In an electrostatic air cleaner (“precipitator”), the strong nonuniform electric field in the central region of a cylindrical capacitor (with outer and inner cylindrical radii Rₐ and R₆ ) is used to create ionized air molecules for use in charging dust and soot particles (Fig. 24–22). Under standard atmospheric conditions, if air is subjected to an electric field magnitude that exceeds its dielectric strength Eₛ ≈ 3.0 x 10⁶ N/C, air molecules will dissociate into positively charged ions and free electrons. In a precipitator, the region within which air is ionized (the corona discharge region) occupies a cylindrical volume of radius R that is typically five times that of the inner cylinder. Assume a particular precipitator is constructed with R₆ = 0.10 mm and Rₐ = 10.0 cm. In order to create a corona discharge region with radius R = 5.0 R₆, what potential difference V should be applied between the precipitator’s inner and outer conducting cylinders? [Besides dissociating air, the charged inner cylinder repels the resulting positive ions from the corona discharge region, where they are put to use in charging dust particles, which are then “collected” on the negatively charged outer cylinder.]
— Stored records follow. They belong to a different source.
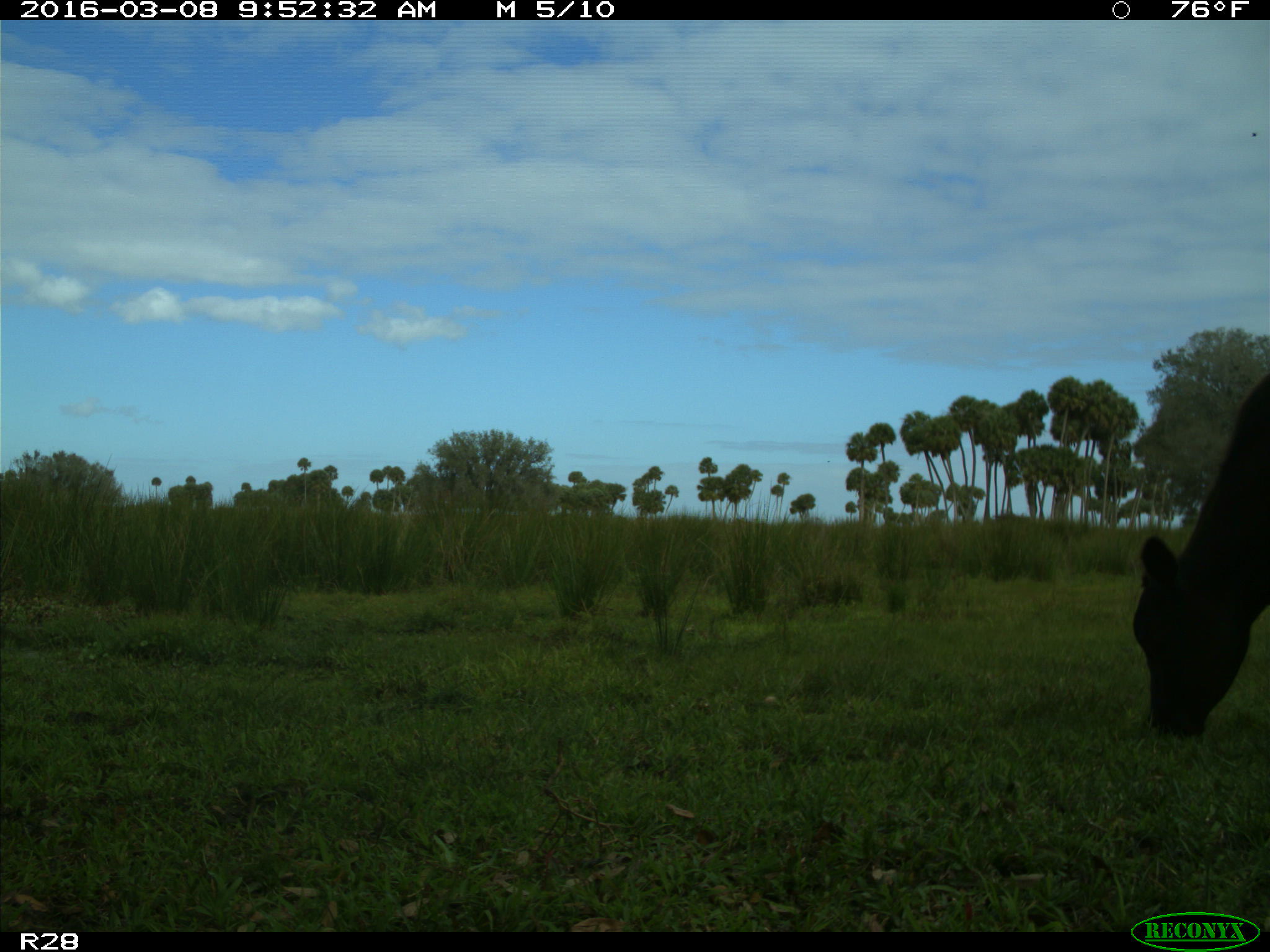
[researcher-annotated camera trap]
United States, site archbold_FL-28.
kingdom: Animalia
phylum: Chordata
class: Mammalia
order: Artiodactyla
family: Bovidae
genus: Bos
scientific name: Bos taurus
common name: domestic cow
To get an idea how big a farad is, suppose you want to make a 1-F air-filled parallel-plate capacitor for a circuit you are building. To make it a reasonable size, suppose you limit the plate area to 1.0 cm². What would the gap have to be between the plates? Is this practically achievable?

Suppose in Fig. 24–27 that C₁ = C₃ = 8.0μF, C₂ = C₄ = 16μF, and Q₃ = 21μC. Determine the voltage V_ba across the combination.

(II) A 7.7-μF capacitor is charged by a 185-V battery (Fig. 24–21a) and then is disconnected from the battery. When this capacitor (C₁) is then connected (Fig. 24–21b) to a second (initially uncharged) capacitor, C₂, the final voltage on each capacitor is 15 V. What is the value of C₂? [Hint: Charge is conserved.]

Two capacitors connected in parallel produce an equivalent capacitance of 32.9-μF, but when connected in series the equivalent capacitance is only 5.5 μF. What is the individual capacitance of each capacitor?

Small distances can be measured using a capacitor whose plate separation 𝓍 is variable. Consider an air-filled parallel-plate capacitor with fixed plate area A = 25 mm² separated by a variable distance 𝓍. Assume this capacitor is attached to a capacitance-measuring instrument which can measure capacitance C in the range 1.0 pF to 1000.0 pF with an accuracy of ∆C = 0.1 pF. Define ∆𝓍 to be the accuracy (magnitude) to which 𝓍 can be determined, and determine a formula for ∆𝓍.

A cylindrical capacitor (Example 24–2) has Rₐ = 3.5 mm and R₆.= 0.50 mm. The two conductors have a potential difference of 625 V, with the inner conductor at the higher potential. Calculate the energy stored in a 1.0-m length of the capacitor.